Pourtant, il a pourtant bien été question du texte au cours de ce rendez-vous. Le collectif Rien à guérir voulait rappeler son opposition à la solution d'une circulaire de l'exécutif plutôt qu'une loi au Parlement. "Cette circulaire est totalement contre-productive. Les victimes doivent prouver qu'elles sont victimes d'abus de faiblesse, d'exercice illégal de la médecine, de pratiques trompeuses... Or, elles ne le savent pas toujours. Et en face non plus : ceux qui pratiquent ces 'thérapies' sont persuadés que leurs pratiques ne sont pas homophobes ! Si on définit dans la loi un délit spécifique, cela indique clairement aux victimes et aux bourreaux que ce n'est pas permis", argumente Benoît Berthe.

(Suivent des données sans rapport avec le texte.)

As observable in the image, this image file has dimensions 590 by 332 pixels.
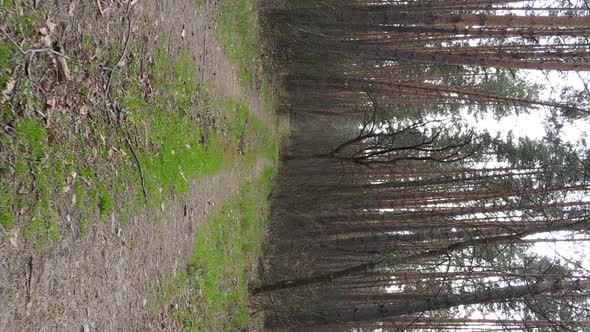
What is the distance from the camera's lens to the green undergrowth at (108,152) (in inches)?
178

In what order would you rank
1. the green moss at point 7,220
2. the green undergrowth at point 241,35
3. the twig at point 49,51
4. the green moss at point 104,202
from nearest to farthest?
the green moss at point 7,220, the twig at point 49,51, the green moss at point 104,202, the green undergrowth at point 241,35

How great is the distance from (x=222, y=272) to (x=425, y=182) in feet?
31.8

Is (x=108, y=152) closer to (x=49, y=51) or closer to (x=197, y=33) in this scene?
(x=49, y=51)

Une position partagée par la députée LREM qui porte le texte, Laurence Vanceunebrock. "Cela ne répond pas au soutien que j'attendais de la part du gouvernement. Ce n'est pas suffisant. Les victimes ont besoin de la reconnaissance de leur statut de victime de ces 'thérapies' et pas seulement des infractions qui existent déjà dans le Code pénal", indiquait-elle à TÊTU mi-mai.
"Pas une priorité du gouvernement"
"Je n'étais pas informé que la circulaire était publiée. Si un texte est publié mais que les acteurs ne s'en emparent pas, cela ne sert à rien", abonde Matthieu Gatipon, porte-parole de l'Inter-LGBT, qui conclut : "Interdire les thérapies de conversion n'est pas une priorité pour se gouvernement".
"Ces 'thérapies' pourraient être interdites en trois heures de débat. Mais la majorité n’a pas voulu programmer ces trois petites heures. Cela témoigne d’un manque cruel de volontarisme politique. Ce ne sont pas des sujets majeurs pour le président et le Premier ministre", pointait aussi Mathieu Orphelin, eurodéputé ex-LREM, pour TÊTU fin mai. "On ne m'a pas prévenue que cette circulaire serait publiée", regrette encore la sénatrice communiste Laurence Cohen qui avait pourtant interrogé le ministre de la Justice à ce sujet. "J'aurais aimé m'en emparer pour accompagner les victimes. Cela ne va pas être révolutionnaire mais c'est un pied dans la porte", dit aujourd'hui la sénatrice à TÊTU.
Une réforme pour 2022 ?
Reste une possibilité toujours ouverte par Marlène Schiappa. À la surprise générale, la ministre avait annoncé le 10 octobre dernier qu'elle entendait faire adopter l'interdiction par voie d'amendements à la loi sur les Principes de la République. Une stratégie alors rejetée car outre le risque de cavalier législatif (des articles qui n'ont pas de rapport avec l'objet de la loi), elle a été accusée de miner la porté du texte. Malgré un démenti d'Élisabeth Moreno, en charge de l'Égalité, Marlène Schiappa pourrait demander de nouveau l'inscription de la mesure dans la loi sur les Principes républicains, à l'occasion de sa seconde lecture le 28 juin.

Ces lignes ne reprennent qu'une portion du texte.